The discussion featured officials from the ministries concerned, banks and investment funds, shareholders and executives from major chemical businesses, and market experts.

Alexander Orlov, Deputy Director at the Minpromtorg Department of Chemical Engineering and Timber Processing Complex, believes that “Russian chemical industry professionals and stakeholders stand good chances and are well placed to trigger a leap in the national chemical industry evolution”. Russia’s Minpromtorg estimates that in 2017, 22 chemical-industry-related projects will be implemented nation-wide covering 14 regions, with the investments totaling RUB105.5 bn.

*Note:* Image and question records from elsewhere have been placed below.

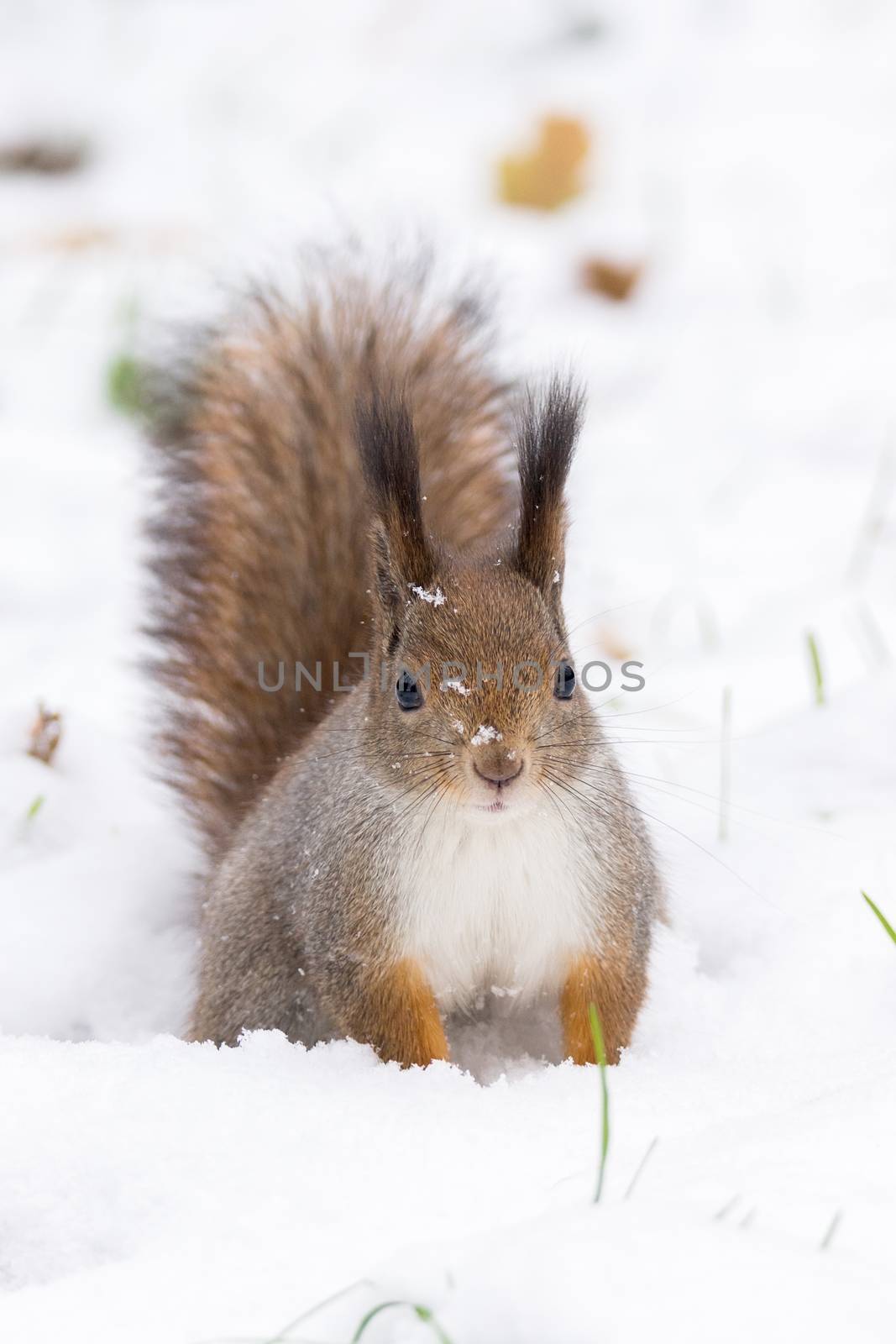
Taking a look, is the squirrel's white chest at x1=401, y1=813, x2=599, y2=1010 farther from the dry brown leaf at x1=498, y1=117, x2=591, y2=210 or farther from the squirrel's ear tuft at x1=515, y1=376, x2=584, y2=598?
the dry brown leaf at x1=498, y1=117, x2=591, y2=210

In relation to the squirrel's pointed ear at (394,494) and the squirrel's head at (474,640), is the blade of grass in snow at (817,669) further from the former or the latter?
the squirrel's pointed ear at (394,494)

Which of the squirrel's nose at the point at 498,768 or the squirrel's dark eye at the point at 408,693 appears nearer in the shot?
the squirrel's nose at the point at 498,768

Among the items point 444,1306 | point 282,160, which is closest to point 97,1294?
point 444,1306

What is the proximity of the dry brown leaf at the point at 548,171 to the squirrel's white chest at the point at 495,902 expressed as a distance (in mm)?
4257

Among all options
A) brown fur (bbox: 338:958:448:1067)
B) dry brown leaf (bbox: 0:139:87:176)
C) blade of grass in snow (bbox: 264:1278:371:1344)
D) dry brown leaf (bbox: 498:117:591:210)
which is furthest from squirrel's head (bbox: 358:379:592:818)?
dry brown leaf (bbox: 0:139:87:176)

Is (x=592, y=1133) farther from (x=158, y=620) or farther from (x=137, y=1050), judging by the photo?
(x=158, y=620)

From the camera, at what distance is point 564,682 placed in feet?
5.36

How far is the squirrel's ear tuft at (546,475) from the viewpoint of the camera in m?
1.59

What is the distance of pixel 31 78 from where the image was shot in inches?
230

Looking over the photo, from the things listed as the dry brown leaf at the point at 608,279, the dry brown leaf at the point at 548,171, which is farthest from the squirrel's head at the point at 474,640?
the dry brown leaf at the point at 548,171

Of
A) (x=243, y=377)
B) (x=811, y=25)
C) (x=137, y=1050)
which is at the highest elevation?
(x=811, y=25)

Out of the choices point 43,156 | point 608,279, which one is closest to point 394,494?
point 608,279

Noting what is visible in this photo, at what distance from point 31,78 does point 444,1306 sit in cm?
578

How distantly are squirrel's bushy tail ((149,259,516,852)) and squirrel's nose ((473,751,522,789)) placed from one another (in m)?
0.61
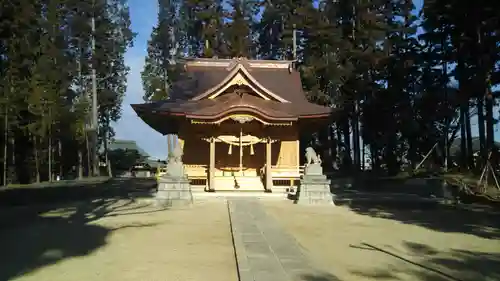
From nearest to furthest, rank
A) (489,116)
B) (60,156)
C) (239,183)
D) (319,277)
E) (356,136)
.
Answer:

The session was moderated by VEB Vice-President Vladimir Batkhin, who stressed that “the financial mechanisms and instruments that offer broader investment avenues for the market are being incrementally used for directing new investments to the chemical industry, including the project finance mechanisms”.

VEB strategy and business model identify 26 top priority industries for investing, with industry programmes being worked out and flexible project finance mechanisms being offered. A strategically focused project portfolio is being created with the projects brought together by VEB in close cooperation with the key market players and VEB regional managers. The project selection is also subject to the national industry strategies and programmes that are launched or maintained by Russia’s federal- or regional-level authorities. Some of the industry programmes have been approved by the VEB Supervisory Board Strategy Committee.

At the chemical industry project finance session, VEB Senior Vice President Sergey Evdokimov highlighted the advantages of syndication mechanisms now available due to the VEB Project Finance Factory platform that is now being created. “The syndication mechanisms offer opportunities such as the ability to bring in projects from a wider financial market, with the project efforts backed by VEB and financing cost reduced due to government investments or subsidies. The Project Finance Factory projects may be launched by commercial banks as well. The VEB new project finance platform is planned to become operational in the beginning of the next year”, commented Mr. Evdokimov.

Alexander Turkov, Director at the Department of Industry at VEB Group company Federal Center for Project Finance (FCPF), showcased the FCPF new early phase project support tools for driving investment projects both financially and non-financially. “The chemical industry projects account for about 30% of the FCPF total industrial project pipeline. The Federal Center for Project Finance encourages the early project activities in the chemical industry as equity investor or as lender to finance project design and surveys or investment consultancy. It may also act as a lead manager or coordinator to arrange the financing for projects”.

The Investment Development Fund Deputy Director Mikhail Makarov also shared about how the financial project support mechanisms are implemented. He says that “the investment applications received by the Fund regarding the chemical industry project financing are the most well-worked part of the application flow, with more than 90% of them eventually approved”.

According to an official from the China Development Bank, “the China’s development bank is willing to work with Russian banks in the Russian market to finance projects through syndicated lending. Chemical industry projects will be a focus for the bank”.